= Marijana Krajnović =

Serbian politician

Marijana Krajnović (Маријана Крајновић; born 1988), formerly known as Marijana Milnović (Маријана Милновић), is a politician in Serbia. She was elected to the National Assembly of Serbia in the 2020 parliamentary election as a member of the Serbian Progressive Party.

==Private career==
Krajnović has a bachelor's degree in security analysis. She lives in the Belgrade municipality of Zvezdara.

==Politician==
===Municipal politics===
Krajnović received the seventeenth position on the Progressive Party's electoral list for the Zvezdara municipal assembly in the 2016 Serbian local elections and was elected when the list won twenty-two mandates. She served in the municipal assembly for the next four years and did not seek re-election in 2020. During this time, she was a participant in the Progressive Party's Academy of Young Leaders program.

===Parliamentarian===
Krajnović received the 224th position on the Progressive Party's Aleksandar Vučić – Serbia Is Winning list in the 2016 parliamentary election.
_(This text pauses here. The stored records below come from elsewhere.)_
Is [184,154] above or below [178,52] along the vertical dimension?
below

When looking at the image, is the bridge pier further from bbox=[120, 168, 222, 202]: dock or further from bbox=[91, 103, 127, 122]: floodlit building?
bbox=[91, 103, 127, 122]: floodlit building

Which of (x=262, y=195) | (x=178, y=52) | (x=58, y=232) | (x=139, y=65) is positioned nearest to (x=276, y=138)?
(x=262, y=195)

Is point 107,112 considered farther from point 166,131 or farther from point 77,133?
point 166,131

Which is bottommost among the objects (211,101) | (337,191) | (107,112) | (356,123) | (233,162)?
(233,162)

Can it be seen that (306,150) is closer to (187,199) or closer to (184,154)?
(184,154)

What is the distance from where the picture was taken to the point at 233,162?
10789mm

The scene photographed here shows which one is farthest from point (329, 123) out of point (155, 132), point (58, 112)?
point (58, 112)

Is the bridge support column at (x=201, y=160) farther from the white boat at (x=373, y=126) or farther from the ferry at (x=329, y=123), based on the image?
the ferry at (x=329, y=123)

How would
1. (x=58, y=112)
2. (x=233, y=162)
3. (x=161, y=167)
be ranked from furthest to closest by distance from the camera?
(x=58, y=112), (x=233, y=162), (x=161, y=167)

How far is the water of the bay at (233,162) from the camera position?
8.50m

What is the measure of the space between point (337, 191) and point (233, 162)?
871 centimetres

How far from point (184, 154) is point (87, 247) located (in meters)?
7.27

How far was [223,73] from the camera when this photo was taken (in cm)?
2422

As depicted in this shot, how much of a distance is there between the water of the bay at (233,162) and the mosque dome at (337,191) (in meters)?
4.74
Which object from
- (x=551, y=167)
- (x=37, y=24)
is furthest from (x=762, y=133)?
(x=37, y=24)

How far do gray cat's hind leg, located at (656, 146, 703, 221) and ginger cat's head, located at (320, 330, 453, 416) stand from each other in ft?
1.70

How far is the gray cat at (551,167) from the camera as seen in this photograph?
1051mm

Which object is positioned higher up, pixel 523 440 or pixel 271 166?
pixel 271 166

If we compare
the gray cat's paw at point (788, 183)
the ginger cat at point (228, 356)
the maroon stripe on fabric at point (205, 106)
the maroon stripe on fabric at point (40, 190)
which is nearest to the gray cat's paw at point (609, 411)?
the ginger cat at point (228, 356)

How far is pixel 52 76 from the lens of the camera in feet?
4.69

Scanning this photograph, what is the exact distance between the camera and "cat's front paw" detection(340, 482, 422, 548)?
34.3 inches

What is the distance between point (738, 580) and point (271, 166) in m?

This was too low for election to be a realistic possibility, and she was not elected even as the list won a majority victory with 131 out of 250 mandates.

She was given the nineteenth position on the successor Aleksandar Vučić — For Our Children list for the 2020 Serbian parliamentary election. This was tantamount to election, and she was indeed elected when the list won a landslide majority with 188 mandates. She is now a member of the assembly's defence and internal affairs committee; a deputy member of the foreign affairs committee and the committee on administrative, budgetary, mandate, and immunity issues; a member of Serbia's delegation to the Inter-Parliamentary Union; the leader of Serbia's parliamentary friendship group with Brazil; and a member of the parliamentary friendship groups with Australia, Croatia, Cuba, Cyprus, Greece, Japan, Jordan, Morocco, Qatar, Spain, Switzerland, Uganda, the United States of America, and Venezuela. In November 2020, she was appointed to the managing board of Belgrade's City Bureau of Expertise.